On peut naître milliardaire comme on peut le devenir. Il n’y a pas de recette-miracle. La chance compte beaucoup, mais encore faut-il savoir la saisir. Seuls le travail, la rigueur et la discipline permettent de devenir un apprenti-milliardaire. Etre milliardaire n’est pas qu’une question d’argent et de fortune personnelle, planquée dans les banques ou à domicile. Les milliardaires sont souvent des salariés de leurs propres entreprises. Leur fortune s’élève à des milliards, investis dans des sociétés qui leur appartiennent certes, mais qui ne font pas d’eux des milliardaires, puisant des billets dans une caisse à leur portée et dépensant sans compter. Ils ont même l’obligation de rendre compte du moindre sou dépensé. Ils ne sont pas à l’abri d’une banqueroute et de poursuites judiciaires qui pourraient leur rappeler le prix de tout et la valeur de rien.
La Politique, une chance de devenir milliardaire
La Politique est une voie pour devenir milliardaire, surtout en Afrique où il faut se prémunir des lendemains qui déchantent en se parant contre l’éventualité d’une défaite électorale et d’une retraite politique anticipée. La politique peut rendre immensément riche. Apparemment, de manière licite, comme de manière illicite. Ce qui explique que la loi sur l’enrichissement illicite ait été réactivée pour se lancer sur la piste de ceux qui ont abusé des biens sociaux. L’origine de leur patrimoine, bâti en un temps record, est pour le moins douteuse. Il y a manifestement une volonté politique et une détermination juridique de poursuivre les politiciens qui se sont servis de la politique pour s’enrichir, de manière exponentielle et illicite. Une volonté que les banques étrangères et autres paradis fiscaux comptent accompagner en aidant au rapatriement des fonds illégalement acquis.
L’ex-Président Abdoulaye Wade, comme bien d’autres monarques africains, est un milliardaire. Qui s’est vanté même d’en avoir créé de nombreux au Sénégal, depuis son arrivée au pouvoir en 2000. Générosité abusive. Générosité déplacée. Générosité malsaine. Cela ne veut pas dire qu’on aurait apparemment plus de chance de devenir milliardaire dans un pays pauvre comme le Sénégal que dans un pays riche comme la France. A moins de faire de la politique. Que faut-il, d’ailleurs, penser de la deuxième personnalité de la République, le Président du Sénat, Pape Diop, dont la fortune est estimée au moins à 20 milliards Fcfa, soit 1% du budget national ?

-- DONNÉES FOURNIES --

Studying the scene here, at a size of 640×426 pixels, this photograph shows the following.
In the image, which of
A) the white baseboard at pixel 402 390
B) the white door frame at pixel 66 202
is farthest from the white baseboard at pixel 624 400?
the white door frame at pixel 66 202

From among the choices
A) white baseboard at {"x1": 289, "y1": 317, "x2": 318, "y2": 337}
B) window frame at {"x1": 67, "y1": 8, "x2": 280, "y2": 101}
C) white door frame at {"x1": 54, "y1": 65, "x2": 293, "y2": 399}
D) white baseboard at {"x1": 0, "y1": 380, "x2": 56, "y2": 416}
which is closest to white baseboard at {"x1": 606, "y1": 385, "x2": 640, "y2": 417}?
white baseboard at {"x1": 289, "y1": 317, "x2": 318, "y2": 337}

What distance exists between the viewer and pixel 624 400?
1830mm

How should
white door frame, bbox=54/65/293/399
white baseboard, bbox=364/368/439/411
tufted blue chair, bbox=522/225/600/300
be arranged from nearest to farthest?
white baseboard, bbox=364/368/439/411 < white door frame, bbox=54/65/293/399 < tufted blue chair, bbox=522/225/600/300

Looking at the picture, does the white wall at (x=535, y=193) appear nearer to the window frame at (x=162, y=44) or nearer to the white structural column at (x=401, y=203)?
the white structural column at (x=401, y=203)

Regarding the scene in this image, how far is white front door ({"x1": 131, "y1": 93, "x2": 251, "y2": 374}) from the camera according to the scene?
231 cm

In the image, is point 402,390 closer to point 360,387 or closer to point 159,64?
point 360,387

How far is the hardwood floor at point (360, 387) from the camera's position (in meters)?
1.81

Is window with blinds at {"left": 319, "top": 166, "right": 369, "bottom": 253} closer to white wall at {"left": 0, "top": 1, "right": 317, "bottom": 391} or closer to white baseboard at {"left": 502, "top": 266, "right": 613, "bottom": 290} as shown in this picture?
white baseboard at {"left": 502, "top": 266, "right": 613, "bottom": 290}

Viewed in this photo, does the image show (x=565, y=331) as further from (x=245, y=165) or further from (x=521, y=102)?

-- CONSIGNE --
Selon l'extrait sur les milliardaires, qu'est-ce qui permet à lui seul de devenir un apprenti-milliardaire ? Citez chacun des éléments.

-- RÉPONSE ATTENDUE --
Le travail, la rigueur et la discipline.